**ABOUT THIS EXERCISE:** Among the lines of the listing below, retype exactly those from the one containing "10.11.30 - Birds on the Wire" through the one containing "Tired cat with purple collar", both included. Do not include pictures.

**ENTRIES SUPPLIED:**
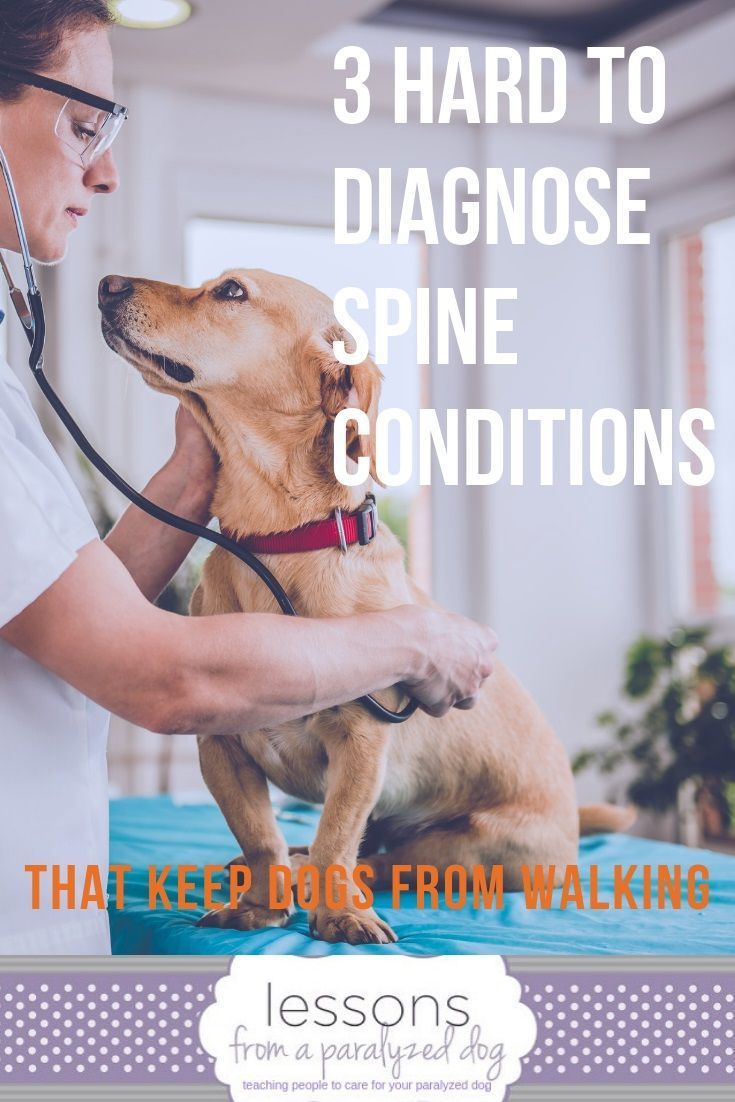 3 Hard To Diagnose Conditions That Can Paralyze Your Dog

==

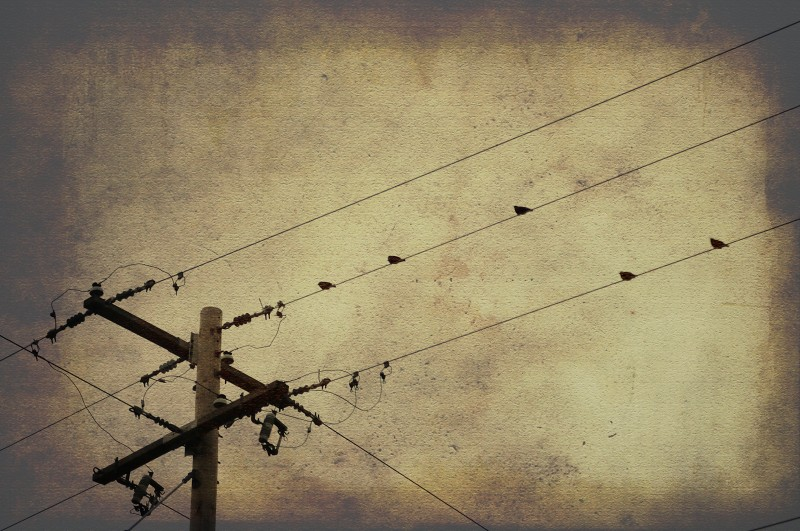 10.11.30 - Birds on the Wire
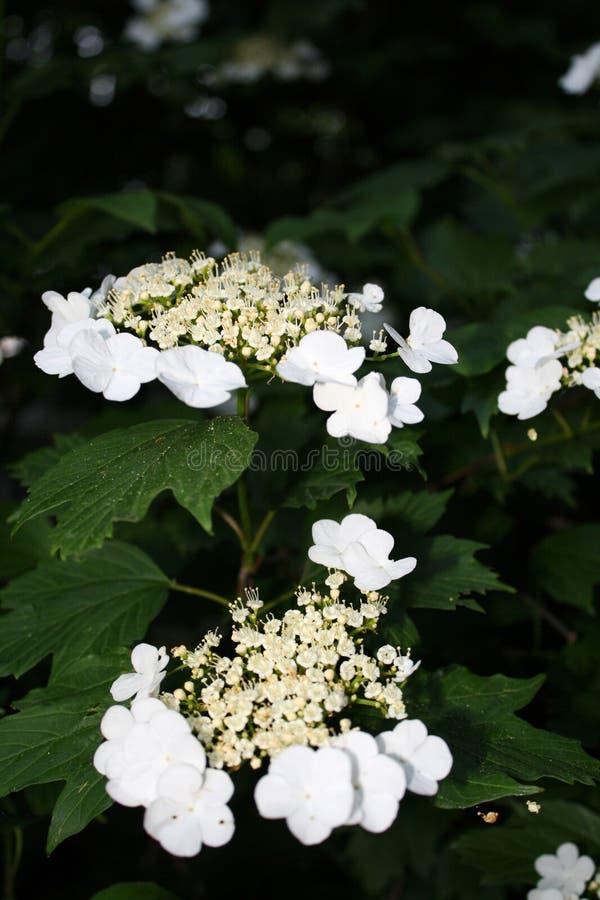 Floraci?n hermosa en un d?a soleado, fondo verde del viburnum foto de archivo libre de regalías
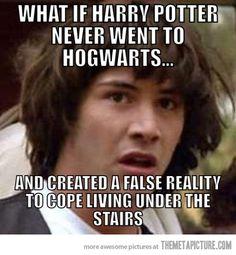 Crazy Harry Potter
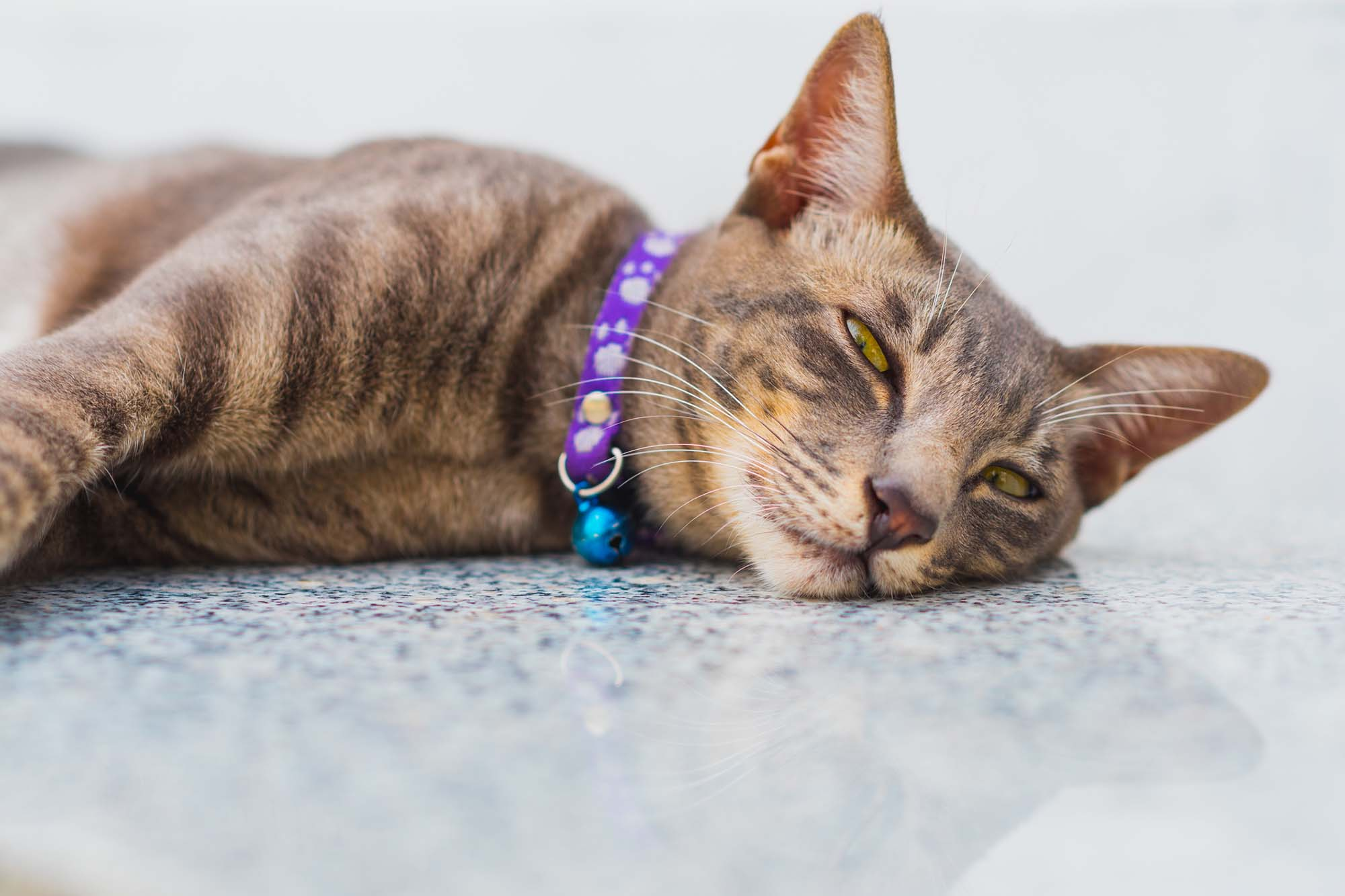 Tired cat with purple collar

**WRITTEN ANSWER:**
 10.11.30 - Birds on the Wire
 Floraci?n hermosa en un d?a soleado, fondo verde del viburnum foto de archivo libre de regalías
 Crazy Harry Potter
 Tired cat with purple collar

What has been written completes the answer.